The research cited by Jenkins also raises a point that many might find counter-intuitive: Masks and face coverings may have been a net negative for public health.
“Under rigorous study, it may even be that masks were a net minus if they gave a larger-than-expected fillip to personal risk-taking,” Jenkins writes.
“When all the memos and emails finally surface, we may find local officials pushed masks mainly as a way to restart the economic engine at the risk of somewhat greater spread. The CDC’s most emphatic advice remains: ‘A mask is NOT a substitute for social distancing’.”
The masks were thus symbolic of a true scourge in America: The public’s craving for symbolic virtue-signaling in the absence of a strong assessment of the actual risks.
This was a failure of the medical establishment, which overhyped the COVID-19 risks to imply that young healthy people stood a roughly equal risk from the virus as the sickly and the elderly. This was never the case and the CDC’s data can be extrapolated to show that relatively young, healthy Americans have a 99.9985% survival rate.

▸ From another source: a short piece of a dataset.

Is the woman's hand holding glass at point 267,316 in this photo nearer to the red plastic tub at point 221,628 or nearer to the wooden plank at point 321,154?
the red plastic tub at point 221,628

A recent study in pre-publication phase provides further documentation of what astute observers of the COVID-19 pandemic already know: Mask mandates did not slow the spread of the coronavirus in the United States.
“Contrary to our hypothesis, early mandates were not associated with lower minimum case growth,” the authors found.
“Maximum case growth was the same among states with early, late, and no mandates. This indicates that mask mandates were not predictive of slower COVID-19 spread when community transmission rates were low or high.”
The bottom-line conclusion for the authors: “Mask mandates and use are not associated with slower state-level COVID-19 spread during COVID-19 growth surges.”
As reported earlier: “Mask mandates do not appear have any statistically significant effect on COVID-related case rates or death rates. Whether or not masks themselves have any marginal effect is a separate matter. A recent CDC study showed they have 0.9%-1.9% effect on case rates if used for 100 days.”
Mask mandates were the reason restaurants were shuttered. ports venues limited or closed to the public. Children made to endure long hours with no smiling faces or ability to breathe freely. Millions forced into unemployment. The American Dream put on “pause.” Life put on hold.
Shame on the people who fell for this scientifically indefensible scam. And shame on Dr. Fauci.